SLEATER-KINNEY RELEASE HIGHLY ANTICIPATED ALBUM ‘LITTLE ROPE’
Today, Sleater-Kinney release, Little Rope, their eleventh studio album and first for Loma Vista. The album was named one of the most anticipated releases of the year by Rolling Stone, NPR, Pitchfork, Vulture, Paste Magazine, them, Consequence, Esquire and more. Little Rope is one of the finest, most delicately layered records in the band’s 30-year career, as evidenced by the album’s singles 'Hell', 'Say It Like You Mean It' and 'Untidy Creature'.
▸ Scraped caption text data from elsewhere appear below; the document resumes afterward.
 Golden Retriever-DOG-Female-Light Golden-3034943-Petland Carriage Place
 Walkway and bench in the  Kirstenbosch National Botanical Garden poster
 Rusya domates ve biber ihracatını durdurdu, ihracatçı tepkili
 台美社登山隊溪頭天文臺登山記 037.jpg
To call Little Rope flawless feels like an insult to its intent – it careens headfirst into flaw and brokenness – a meditation on what living in a world of perpetual crisis has done to us, and what we do to the world in return. On the surface, the album’s 10 songs veer from spare to anthemic, catchy to deliberately hard-turning. The New Yorker has also called it “Sleater-Kinney’s most tender album.” But beneath that are perhaps the most complex and subtle arrangements of any Sleater-Kinney record, and a lyrical and emotional compass pointed firmly in the direction of something both liberating and terrifying: the sense that the only way to gain control is to let it go.
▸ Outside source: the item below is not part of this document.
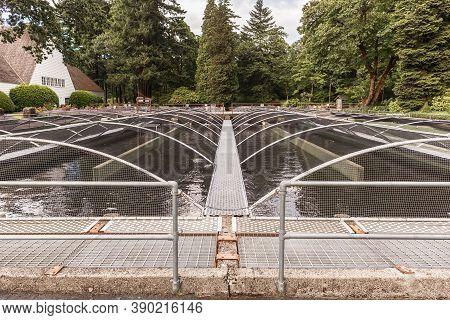 Cascade Locks, Oregon - June 26, 2018: Basins In Bonneville Fish Hatchery In Oregon, Usa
Album stand-outs like 'Hunt You Down', 'Needlessly Wild' and 'Dress Yourself' showcase the album’s interplay of lyrical and musical moods, which give the record an immense depth. Even the catchiest hooks are hiding something. The opening riff on 'Hunt You Down' sounds a warning that smashes against a chorus delivered with a hint of deceptive sweetness: “The thing you fear the most will hunt you down” – a line Brownstein heard in an interview with a funeral director, said to him by a father preparing to bury his child. 'Needlessly Wild' starts out delicious, the single-syllable “wild” bending like taffy. But then the lyrics betray something a little more malicious, a little more marked by pain, and soon “I’m needlessly wild” festers into “I’m needless and wild, needless and wild.” Of 'Dress Yourself' which contains the lyrics “dress yourself in clothes you love for a world you hate,” Carrie Brownstein told The New Yorker “I think what kind of haunts me about that song is that I wrote the lyrics, exactly as they are now, before my mom died. The chorus is very much about the pain I have in my life. Or, a pain. A long-standing pain. Of depression, or a sense of feeling misplaced sometimes. It was surreal to have her die after I’d written it. It was like I’d gifted the song to myself beforehand.”